= Task brief =
Restate word for word the lines from the one containing "In the image" through the end of the listing below, with both ends included.

######

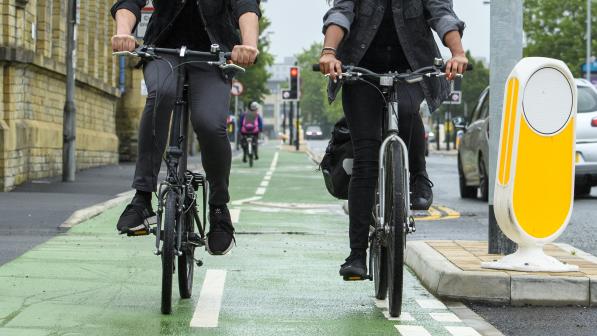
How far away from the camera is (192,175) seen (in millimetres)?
6781

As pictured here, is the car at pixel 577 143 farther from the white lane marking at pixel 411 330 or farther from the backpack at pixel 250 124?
the backpack at pixel 250 124

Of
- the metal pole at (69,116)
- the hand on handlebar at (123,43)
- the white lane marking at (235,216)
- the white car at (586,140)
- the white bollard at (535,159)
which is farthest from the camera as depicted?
the metal pole at (69,116)

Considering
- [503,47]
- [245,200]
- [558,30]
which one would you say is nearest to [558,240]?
[503,47]

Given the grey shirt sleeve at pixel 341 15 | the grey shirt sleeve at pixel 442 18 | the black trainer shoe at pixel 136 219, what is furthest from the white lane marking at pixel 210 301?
the grey shirt sleeve at pixel 442 18

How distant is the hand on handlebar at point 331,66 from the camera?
6438 mm

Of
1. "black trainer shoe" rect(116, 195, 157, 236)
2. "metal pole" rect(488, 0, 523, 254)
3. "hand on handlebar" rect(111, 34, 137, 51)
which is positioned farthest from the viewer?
"metal pole" rect(488, 0, 523, 254)

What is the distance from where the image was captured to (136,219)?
21.3 ft

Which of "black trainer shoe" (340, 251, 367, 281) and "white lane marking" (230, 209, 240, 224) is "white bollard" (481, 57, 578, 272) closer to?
"black trainer shoe" (340, 251, 367, 281)

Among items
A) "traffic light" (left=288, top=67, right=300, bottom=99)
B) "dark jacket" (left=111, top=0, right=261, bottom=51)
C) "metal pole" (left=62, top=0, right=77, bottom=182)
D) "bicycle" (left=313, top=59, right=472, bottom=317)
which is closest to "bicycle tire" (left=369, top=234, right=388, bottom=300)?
"bicycle" (left=313, top=59, right=472, bottom=317)

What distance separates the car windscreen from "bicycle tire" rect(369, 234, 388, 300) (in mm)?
10978

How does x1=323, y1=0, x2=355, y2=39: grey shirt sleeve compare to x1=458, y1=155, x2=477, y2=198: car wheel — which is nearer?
x1=323, y1=0, x2=355, y2=39: grey shirt sleeve

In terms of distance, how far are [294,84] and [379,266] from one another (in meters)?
50.6

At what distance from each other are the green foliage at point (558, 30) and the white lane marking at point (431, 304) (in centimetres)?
6968

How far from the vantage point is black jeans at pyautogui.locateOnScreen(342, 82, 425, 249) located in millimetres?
6746
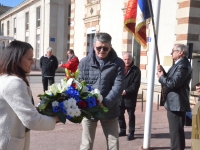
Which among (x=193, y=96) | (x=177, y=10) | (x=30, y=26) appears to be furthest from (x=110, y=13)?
(x=30, y=26)

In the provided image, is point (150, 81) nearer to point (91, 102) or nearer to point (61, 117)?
point (91, 102)

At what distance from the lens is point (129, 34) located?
1007 centimetres

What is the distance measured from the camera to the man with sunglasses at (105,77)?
2.75m

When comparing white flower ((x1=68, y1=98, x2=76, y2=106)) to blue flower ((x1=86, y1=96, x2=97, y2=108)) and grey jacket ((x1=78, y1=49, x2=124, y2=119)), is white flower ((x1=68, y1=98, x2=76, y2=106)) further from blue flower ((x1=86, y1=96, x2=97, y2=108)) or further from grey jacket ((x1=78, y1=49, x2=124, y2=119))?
grey jacket ((x1=78, y1=49, x2=124, y2=119))

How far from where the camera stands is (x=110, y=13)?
11047 millimetres

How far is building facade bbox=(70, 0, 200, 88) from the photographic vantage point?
24.9 ft

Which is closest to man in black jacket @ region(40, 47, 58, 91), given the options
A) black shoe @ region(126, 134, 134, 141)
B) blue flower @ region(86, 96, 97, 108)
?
black shoe @ region(126, 134, 134, 141)

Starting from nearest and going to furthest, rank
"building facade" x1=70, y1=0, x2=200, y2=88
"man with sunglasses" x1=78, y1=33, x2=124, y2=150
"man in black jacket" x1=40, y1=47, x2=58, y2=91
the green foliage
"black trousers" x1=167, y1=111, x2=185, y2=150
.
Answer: the green foliage, "man with sunglasses" x1=78, y1=33, x2=124, y2=150, "black trousers" x1=167, y1=111, x2=185, y2=150, "building facade" x1=70, y1=0, x2=200, y2=88, "man in black jacket" x1=40, y1=47, x2=58, y2=91

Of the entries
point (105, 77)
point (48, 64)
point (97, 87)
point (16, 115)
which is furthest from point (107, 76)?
point (48, 64)

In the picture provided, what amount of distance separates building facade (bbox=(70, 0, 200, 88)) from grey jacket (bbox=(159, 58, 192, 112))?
86cm

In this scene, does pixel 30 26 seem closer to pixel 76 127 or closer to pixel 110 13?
pixel 110 13

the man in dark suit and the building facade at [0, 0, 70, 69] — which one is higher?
the building facade at [0, 0, 70, 69]

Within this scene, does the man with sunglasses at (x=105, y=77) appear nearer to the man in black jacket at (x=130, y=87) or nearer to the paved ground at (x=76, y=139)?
the paved ground at (x=76, y=139)

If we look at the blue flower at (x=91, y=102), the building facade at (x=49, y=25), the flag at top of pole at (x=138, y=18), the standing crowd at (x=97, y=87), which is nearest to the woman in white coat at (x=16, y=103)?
the standing crowd at (x=97, y=87)
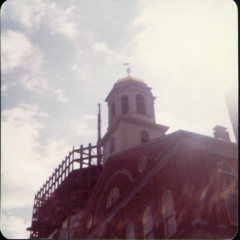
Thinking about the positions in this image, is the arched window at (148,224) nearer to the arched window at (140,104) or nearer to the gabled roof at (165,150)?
the gabled roof at (165,150)

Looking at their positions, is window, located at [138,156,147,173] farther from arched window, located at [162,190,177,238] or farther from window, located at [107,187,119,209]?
arched window, located at [162,190,177,238]

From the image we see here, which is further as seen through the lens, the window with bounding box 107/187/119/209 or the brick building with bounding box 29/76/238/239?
the window with bounding box 107/187/119/209

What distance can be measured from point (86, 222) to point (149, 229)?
371 inches

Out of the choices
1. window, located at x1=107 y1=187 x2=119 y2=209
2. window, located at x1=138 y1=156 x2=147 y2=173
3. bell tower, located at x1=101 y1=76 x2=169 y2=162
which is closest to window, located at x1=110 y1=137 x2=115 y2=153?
bell tower, located at x1=101 y1=76 x2=169 y2=162

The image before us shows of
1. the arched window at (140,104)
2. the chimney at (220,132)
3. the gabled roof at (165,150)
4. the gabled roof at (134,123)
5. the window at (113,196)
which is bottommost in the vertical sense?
the window at (113,196)

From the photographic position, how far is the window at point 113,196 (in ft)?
78.8

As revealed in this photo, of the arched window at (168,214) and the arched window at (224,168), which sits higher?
the arched window at (224,168)

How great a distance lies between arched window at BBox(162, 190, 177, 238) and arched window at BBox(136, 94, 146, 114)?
13648 mm

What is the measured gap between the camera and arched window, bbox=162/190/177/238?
17.3m

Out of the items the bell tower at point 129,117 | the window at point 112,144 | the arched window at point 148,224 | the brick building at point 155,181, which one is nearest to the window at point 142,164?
the brick building at point 155,181

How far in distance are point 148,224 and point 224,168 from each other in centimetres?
546

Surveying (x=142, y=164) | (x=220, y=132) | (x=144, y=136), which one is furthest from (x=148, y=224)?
(x=144, y=136)

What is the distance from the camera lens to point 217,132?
2253 centimetres

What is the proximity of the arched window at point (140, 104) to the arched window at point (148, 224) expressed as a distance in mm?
12914
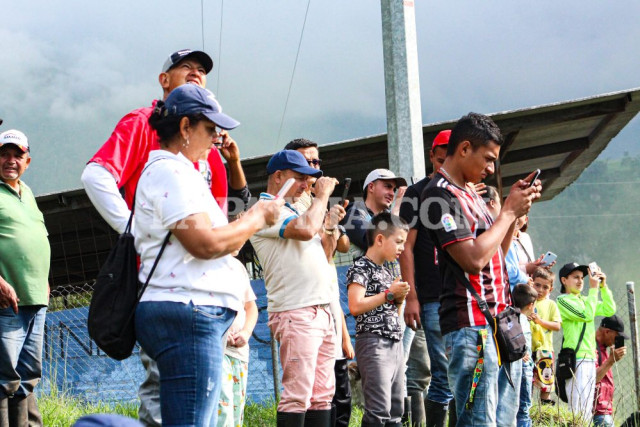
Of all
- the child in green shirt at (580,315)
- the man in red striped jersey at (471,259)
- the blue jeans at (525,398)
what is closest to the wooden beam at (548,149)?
the child in green shirt at (580,315)

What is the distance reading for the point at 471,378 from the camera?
3.14 meters

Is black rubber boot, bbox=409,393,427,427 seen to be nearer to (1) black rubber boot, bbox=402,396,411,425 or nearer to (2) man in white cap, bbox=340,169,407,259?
(1) black rubber boot, bbox=402,396,411,425

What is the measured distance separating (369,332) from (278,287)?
677 millimetres

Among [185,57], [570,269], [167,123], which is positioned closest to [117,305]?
[167,123]

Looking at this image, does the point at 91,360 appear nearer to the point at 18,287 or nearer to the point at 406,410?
the point at 406,410


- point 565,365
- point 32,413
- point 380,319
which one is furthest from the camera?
point 565,365

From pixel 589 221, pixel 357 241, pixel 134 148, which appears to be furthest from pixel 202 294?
pixel 589 221

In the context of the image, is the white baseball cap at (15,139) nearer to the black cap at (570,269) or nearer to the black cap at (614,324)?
the black cap at (570,269)

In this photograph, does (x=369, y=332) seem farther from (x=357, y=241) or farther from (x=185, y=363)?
(x=185, y=363)

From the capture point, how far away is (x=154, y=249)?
2.54 meters

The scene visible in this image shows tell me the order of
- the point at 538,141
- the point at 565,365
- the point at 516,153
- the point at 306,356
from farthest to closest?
the point at 516,153, the point at 538,141, the point at 565,365, the point at 306,356

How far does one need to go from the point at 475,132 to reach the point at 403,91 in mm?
2542

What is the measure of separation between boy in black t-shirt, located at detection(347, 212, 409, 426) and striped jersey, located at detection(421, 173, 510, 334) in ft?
3.96

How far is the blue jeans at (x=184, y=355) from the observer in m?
2.40
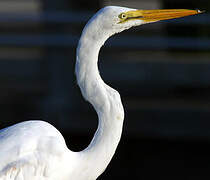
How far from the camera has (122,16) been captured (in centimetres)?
215

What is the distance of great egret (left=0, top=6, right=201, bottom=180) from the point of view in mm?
2152

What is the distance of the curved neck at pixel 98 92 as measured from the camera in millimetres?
2156

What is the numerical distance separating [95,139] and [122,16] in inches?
21.9

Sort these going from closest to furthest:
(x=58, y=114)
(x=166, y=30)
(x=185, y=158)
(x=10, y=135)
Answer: (x=10, y=135) < (x=185, y=158) < (x=58, y=114) < (x=166, y=30)

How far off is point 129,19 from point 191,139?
9.00ft

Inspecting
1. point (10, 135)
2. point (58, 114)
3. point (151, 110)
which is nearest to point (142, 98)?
point (151, 110)

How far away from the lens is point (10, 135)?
7.70ft

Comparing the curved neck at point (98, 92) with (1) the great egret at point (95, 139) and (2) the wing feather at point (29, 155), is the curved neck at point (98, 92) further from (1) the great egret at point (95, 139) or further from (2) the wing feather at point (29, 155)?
(2) the wing feather at point (29, 155)

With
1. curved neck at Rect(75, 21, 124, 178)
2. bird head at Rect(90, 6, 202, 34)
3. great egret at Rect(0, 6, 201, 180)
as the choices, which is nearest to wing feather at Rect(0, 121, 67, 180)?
great egret at Rect(0, 6, 201, 180)

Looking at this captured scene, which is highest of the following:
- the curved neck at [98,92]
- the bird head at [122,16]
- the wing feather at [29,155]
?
the bird head at [122,16]

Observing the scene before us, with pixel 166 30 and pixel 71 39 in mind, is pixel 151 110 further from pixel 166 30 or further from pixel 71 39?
pixel 166 30

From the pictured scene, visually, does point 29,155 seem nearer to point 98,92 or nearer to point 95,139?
point 95,139

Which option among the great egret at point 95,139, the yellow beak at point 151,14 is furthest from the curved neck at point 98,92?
the yellow beak at point 151,14

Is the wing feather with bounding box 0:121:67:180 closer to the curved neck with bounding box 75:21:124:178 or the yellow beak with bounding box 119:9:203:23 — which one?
the curved neck with bounding box 75:21:124:178
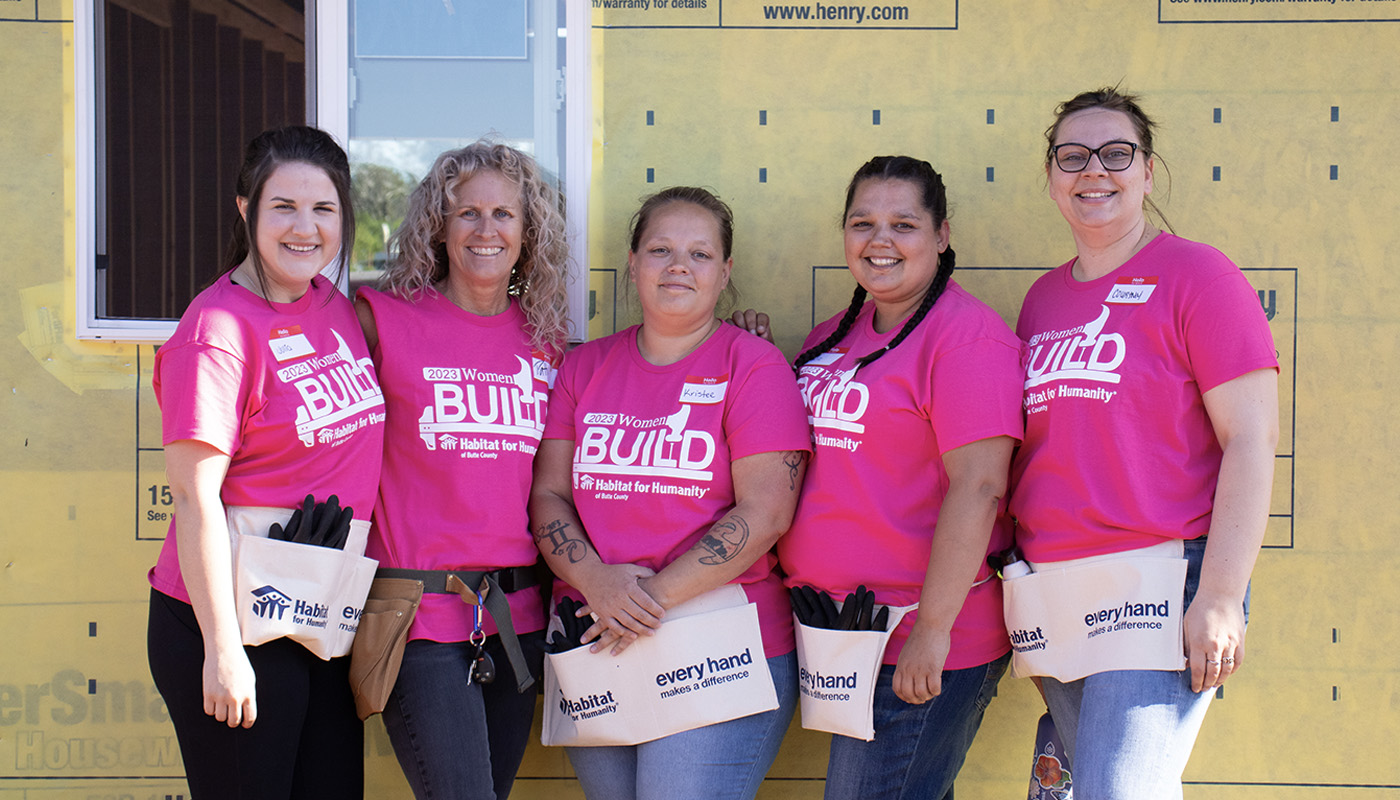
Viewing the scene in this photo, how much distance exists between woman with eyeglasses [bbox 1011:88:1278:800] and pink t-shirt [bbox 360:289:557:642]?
114 cm

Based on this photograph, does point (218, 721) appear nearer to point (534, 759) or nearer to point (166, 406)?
point (166, 406)

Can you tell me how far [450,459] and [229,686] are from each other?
24.6 inches

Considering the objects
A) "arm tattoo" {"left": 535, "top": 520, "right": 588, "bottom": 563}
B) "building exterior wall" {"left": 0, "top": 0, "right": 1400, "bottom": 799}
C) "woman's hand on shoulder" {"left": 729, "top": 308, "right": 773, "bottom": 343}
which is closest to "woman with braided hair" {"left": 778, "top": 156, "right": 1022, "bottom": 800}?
"woman's hand on shoulder" {"left": 729, "top": 308, "right": 773, "bottom": 343}

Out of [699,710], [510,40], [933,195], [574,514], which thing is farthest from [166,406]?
[933,195]

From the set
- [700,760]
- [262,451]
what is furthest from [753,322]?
[262,451]

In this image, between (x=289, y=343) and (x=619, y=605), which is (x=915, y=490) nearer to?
(x=619, y=605)

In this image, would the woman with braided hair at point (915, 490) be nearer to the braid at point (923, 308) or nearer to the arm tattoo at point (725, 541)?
the braid at point (923, 308)

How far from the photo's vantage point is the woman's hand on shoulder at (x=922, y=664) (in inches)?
79.0

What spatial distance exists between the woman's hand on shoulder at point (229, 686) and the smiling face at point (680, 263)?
1144 mm

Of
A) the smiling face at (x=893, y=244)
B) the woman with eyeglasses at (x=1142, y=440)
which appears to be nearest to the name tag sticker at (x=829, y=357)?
the smiling face at (x=893, y=244)

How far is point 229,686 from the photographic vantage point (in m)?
1.81

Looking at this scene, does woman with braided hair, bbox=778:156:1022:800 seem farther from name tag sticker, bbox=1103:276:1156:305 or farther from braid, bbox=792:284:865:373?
name tag sticker, bbox=1103:276:1156:305

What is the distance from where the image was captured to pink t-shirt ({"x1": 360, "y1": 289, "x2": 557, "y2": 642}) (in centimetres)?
212

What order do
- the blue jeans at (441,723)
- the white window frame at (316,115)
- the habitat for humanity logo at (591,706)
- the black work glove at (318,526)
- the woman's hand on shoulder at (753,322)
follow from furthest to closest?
the white window frame at (316,115) → the woman's hand on shoulder at (753,322) → the habitat for humanity logo at (591,706) → the blue jeans at (441,723) → the black work glove at (318,526)
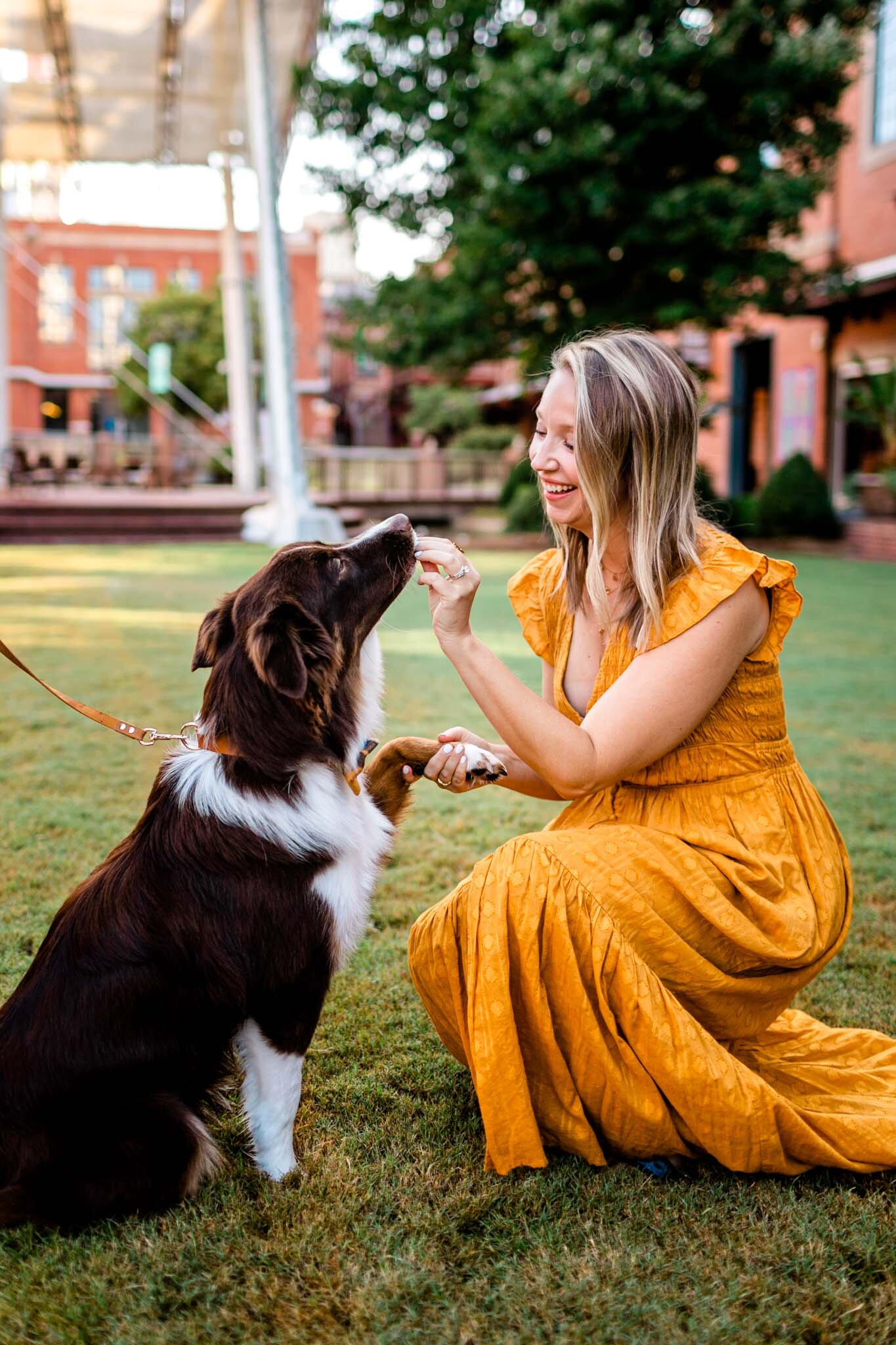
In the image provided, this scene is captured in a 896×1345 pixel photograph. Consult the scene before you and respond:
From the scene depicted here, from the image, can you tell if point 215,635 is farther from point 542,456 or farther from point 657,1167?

######

= Response to this task =
In the image provided, this scene is captured in a 896×1345 pixel photograph. Consult the scene before you and respond:
From the scene depicted here, from the image, can you tell if point 215,635 is farther from point 542,456 or farther from point 657,1167?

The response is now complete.